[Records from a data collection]
====
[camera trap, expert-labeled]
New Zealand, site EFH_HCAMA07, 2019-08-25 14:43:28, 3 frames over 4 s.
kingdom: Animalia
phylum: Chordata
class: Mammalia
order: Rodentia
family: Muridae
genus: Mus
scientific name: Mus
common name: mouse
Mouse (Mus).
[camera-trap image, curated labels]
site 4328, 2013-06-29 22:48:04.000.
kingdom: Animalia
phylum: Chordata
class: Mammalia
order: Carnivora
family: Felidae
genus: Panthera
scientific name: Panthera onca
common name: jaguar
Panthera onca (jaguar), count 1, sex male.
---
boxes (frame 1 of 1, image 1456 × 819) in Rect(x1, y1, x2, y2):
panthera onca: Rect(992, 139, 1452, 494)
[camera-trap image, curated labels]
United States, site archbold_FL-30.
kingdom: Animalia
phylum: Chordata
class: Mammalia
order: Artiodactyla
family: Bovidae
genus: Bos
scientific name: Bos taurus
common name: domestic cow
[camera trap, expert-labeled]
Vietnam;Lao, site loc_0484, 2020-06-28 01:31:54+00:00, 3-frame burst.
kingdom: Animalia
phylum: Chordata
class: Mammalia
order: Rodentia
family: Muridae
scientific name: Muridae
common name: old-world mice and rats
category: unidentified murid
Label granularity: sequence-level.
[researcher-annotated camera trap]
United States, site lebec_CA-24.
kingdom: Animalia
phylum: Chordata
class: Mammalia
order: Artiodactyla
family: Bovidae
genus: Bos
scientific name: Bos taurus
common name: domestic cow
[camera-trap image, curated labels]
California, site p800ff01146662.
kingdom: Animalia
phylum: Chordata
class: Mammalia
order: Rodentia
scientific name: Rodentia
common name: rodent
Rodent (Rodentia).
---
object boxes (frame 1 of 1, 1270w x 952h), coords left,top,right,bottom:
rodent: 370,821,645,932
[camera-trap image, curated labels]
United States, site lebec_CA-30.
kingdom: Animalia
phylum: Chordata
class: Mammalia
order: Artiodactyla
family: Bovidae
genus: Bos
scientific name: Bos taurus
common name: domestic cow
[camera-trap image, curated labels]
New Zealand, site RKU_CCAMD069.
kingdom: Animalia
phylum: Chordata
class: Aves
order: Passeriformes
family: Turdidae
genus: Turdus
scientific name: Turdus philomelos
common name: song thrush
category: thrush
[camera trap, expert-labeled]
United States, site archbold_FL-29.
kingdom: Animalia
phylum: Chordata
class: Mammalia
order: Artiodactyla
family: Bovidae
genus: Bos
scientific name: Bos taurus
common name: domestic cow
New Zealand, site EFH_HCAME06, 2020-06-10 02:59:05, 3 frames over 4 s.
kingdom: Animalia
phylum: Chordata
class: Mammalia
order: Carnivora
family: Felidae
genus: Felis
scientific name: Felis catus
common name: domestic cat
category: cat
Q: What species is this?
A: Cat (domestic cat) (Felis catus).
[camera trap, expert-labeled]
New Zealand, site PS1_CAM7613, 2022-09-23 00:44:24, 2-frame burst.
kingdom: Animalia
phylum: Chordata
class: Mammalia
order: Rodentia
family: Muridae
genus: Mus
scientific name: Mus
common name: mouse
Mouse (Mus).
====
- ACTIVITY: Going down from the first line of the entries above, restate each line word for word until the line holding "site 4328, 2013-06-29 22:48:04.000." is done.

- EXERCISE SOLUTION:
[camera trap, expert-labeled]
New Zealand, site EFH_HCAMA07, 2019-08-25 14:43:28, 3 frames over 4 s.
kingdom: Animalia
phylum: Chordata
class: Mammalia
order: Rodentia
family: Muridae
genus: Mus
scientific name: Mus
common name: mouse
Mouse (Mus).
[camera-trap image, curated labels]
site 4328, 2013-06-29 22:48:04.000.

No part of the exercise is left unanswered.